Migrating to ArchivesSpace

Mark Triggs <mark@teaspoon-consulting.com>

Founder & Expert Button Pusher of Teaspoon Consulting

I have recently worked with several institutions who are in the process of migrating their collections to ArchivesSpace. This guide is primarily intended for people who are migrating to ArchivesSpace from the Archivists' Toolkit, but much of the advice is generally applicable. I'm hoping to add more tips and tricks over time, so please don't hesitate to drop me a line and share your experiences!

System migrations are always daunting—usually offering the unique opportunity to feel both clueless as you stumble your way around a new system and guilty as you come face-to-face with the quality of the data in your existing system. Are you the world's worst archivist? Maybe.

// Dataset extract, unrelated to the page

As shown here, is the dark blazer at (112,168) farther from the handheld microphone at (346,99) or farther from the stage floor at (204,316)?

But you're not alone! And while learning curves and data issues are unavoidable, you can at least have some idea of the general direction you're heading in. This article aims to provide this direction: giving an overview of the steps involved in getting your records out of the Archivists' Toolkit and into ArchivesSpace.

Planning your migration

Although this guide is structured as a neat sequence of steps for performing a migration, reality is rarely so kind. Real migrations are generally iterative: you'll run through the migration steps, see what fails, tweak your data (or the migration process), then repeat. Remember that system migrations are really data cleanup exercises in disguise, so give yourself plenty of time to address the problems that will inevitably occur.

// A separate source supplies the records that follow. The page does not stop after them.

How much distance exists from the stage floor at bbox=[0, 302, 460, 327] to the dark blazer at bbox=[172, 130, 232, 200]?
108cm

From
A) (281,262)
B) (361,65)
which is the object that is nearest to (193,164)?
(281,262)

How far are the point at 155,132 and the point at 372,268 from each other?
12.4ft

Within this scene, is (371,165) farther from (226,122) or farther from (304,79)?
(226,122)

Since you'll be running through the migration steps multiple times, it's a good idea to try to reduce the friction of this process as much as possible. For example, if you have some technical savvy (or if you're interested in acquiring some) you can save yourself a lot of time by testing the migration process on a machine that you control. ArchivesSpace is easy to install, and being able to clear your database and re-run the migration process yourself is a good deal better than waiting a day or two for your overworked IT department to respond.

Before you start

Take a backup of your Archivists' Toolkit database! Although the migration process is non-destructive (i.e. records are copied into ArchivesSpace, not moved), this is a great time to make sure you have a copy of your database as it was before the migration. Six months down the line, you might be pleased to have a snapshot that you can refer back to.

Configuring ArchivesSpace for migration

To get started, you will need an installation of ArchivesSpace. Download the latest release from https://www.archivesspace.org/ and follow the installation instructions at https://github.com/archivesspace/archivesspace. You will want to configure ArchivesSpace to use a MySQL database, so be sure to follow the instructions in the "Running ArchivesSpace against MySQL" section.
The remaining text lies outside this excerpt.